Unlike top-end father-son prospects Sam Darcy (Western Bulldogs) and Nick Daicos (Collingwood), Woewodin did not attract a bid from a rival club.

It allowed the Demons to wait until pick 65 to snap up the East Fremantle midfielder.

Woewodin is the son of 2000 Brownlow Medal winner Shane Woewodin, who played 138 games for Melbourne over six seasons before ending his AFL career at Collingwood.

Taj Woewodin was in tears when the Demons notified him of their intention to select him.

"It's magnificent going through that process of letting him and the family know," Demons recruiting boss Jason Taylor told Fox Footy.

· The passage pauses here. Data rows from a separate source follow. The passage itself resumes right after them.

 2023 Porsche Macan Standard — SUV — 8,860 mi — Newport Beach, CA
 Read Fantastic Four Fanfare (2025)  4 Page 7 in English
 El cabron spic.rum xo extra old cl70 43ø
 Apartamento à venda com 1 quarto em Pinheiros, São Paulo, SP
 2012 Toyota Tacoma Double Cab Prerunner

"They were quite emotional, but it's well deserved for Taj.

"He really works hard on his footy, he's a sensational kid and he improves every day."

Woewodin was the fifth father-son recruit of the 2021 draft class, in proof that the competition's most romantic - and somewhat controversial - rule is alive and well.

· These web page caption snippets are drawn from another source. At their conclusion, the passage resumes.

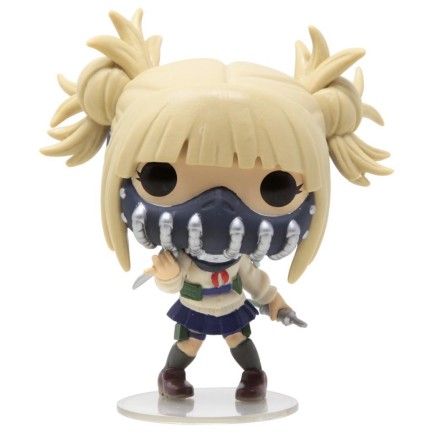 Funko - Funko Pop Animation My Hero Academia - Himiko Toga with Face Cover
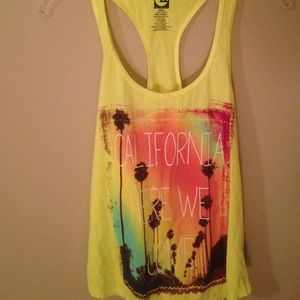 Billabong Racerback Tank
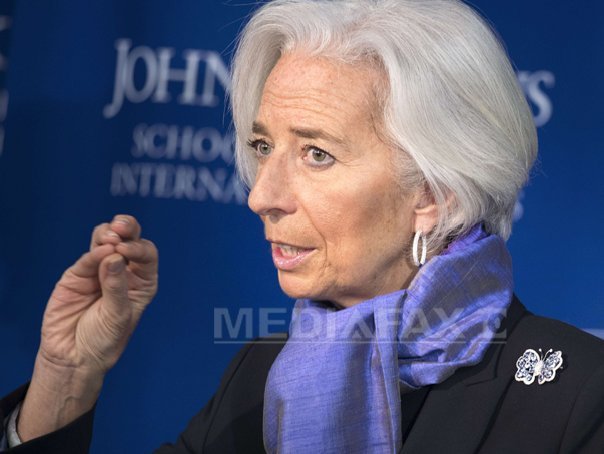 Christine Lagarde: Banca Centrală Europeană va analiza posibilitatea modificării politicii privind inflaţia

Darcy and Daicos were always going to end up at the Bulldogs and Collingwood respectively, but those clubs were forced to match rivals' early bids to secure their key targets on Wednesday night.

There was a flurry of late father-son selections as the draft wrapped up on Thursday, with North Melbourne able to take Jackson Archer at pick 59 before Port Adelaide recruited Jase Burgoyne with pick 60.

Archer, the son of Kangaroos legend Glenn Archer, has similar traits to the "Shinboner of the Century".

"When you see him play, you know straight away whose son he is," North Melbourne football boss Brady Rawlings said

"He's aggressive and highly competitive. It's a good foundation to build on in today's footy.

"He is one of the most competitive and courageous players in this year's draft.

"He has a never-say-die attitude towards his footy which we can't wait to see in North Melbourne colours."

Burgoyne, the son of Port Adelaide premiership player Peter Burgoyne, arrives at the Power just weeks after older brother Trent was delisted by the club.

"Jase has shown over a period of time he has the football IQ and game sense to be able to accumulate large amounts of the ball and the skills to execute going forward," Port talent manager Geoff Parker said.

Carlton selected dynamic forward Jesse Motlop, son of former North Melbourne and Port Adelaide livewire Daniel Motlop, with pick 27.

Motlop was not eligible to be a father-son selection for either the Power or Kangaroos, because Daniel did not play enough games for either club.